From these results we conclude that reproducibility of the post-acquisition pipeline is similarly high at both field strengths. The source of variation – indistinguishable with the performed analysis – are (a) scanner noise, (b) varying image quality, (c) variations in any step of the pre-processing pipeline such as segmentation, resampling or spatial normalization. Furthermore a change in hardware setting introduces variation that can shift the decision value substantially. Two possible explanations come to mind: (a) Random effects due to physiological conditions of the patient, the positioning of the head, motion, or (b) Systematic effects that are related to a specific change in system. It should, however, be kept in mind that the results of the current study cannot readily be extended to multi-center with a less stringent system of quality control. In addition, the attempts to increase the comparability between 1.5 T and 3 T data are specific to the ADNI study and allowed a successful classification across field strengths.
The results of this study have substantial implication for the clinical setting. Changing field strength introduces additional variance in the computed decision value and thus decreases accuracy, compared to repeated measures on the same scanner. It should be noted that two scanners with the identical hardware setting will not produce exactly identical results and this may also influence classification accuracy. From the practical point of view, the choice of hardware would normally influence the decision in about 5% of the cases. The obtained accuracy of about 84% presents encouraging results for automated SVM-based disease classifier with the use of images acquired at different centers in comparison to conventional clinical ante-mortem AD diagnosis, which is not 100% reliable. Specifically, approximately 30% of cognitively normal subjects will meet pathological criteria for AD at post-mortem (Morris and Price, 2001
). Especially when the number of available samples from one center was small, the combination of training images from two sets often resulted in a clear improvement of performance.
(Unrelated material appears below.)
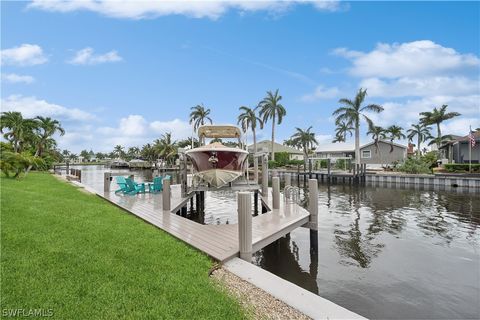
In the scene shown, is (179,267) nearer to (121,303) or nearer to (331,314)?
(121,303)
The results did not indicate that mixing data from different centers would lead to substential loss of classification accuracy.
Since the 95% CIs of the performance were varying as function of training sample size, and were large for small sample sizes (e.g. 62.5–90% with 20 subjects per diagnostic group), a quantification of the performance by a single estimation of the accuracy is doubtful. Reporting CI confidence intervals as in strengthens the interpretability of the estimation of the classification performance and provides a measure of diagnostic confidence for clinical applications.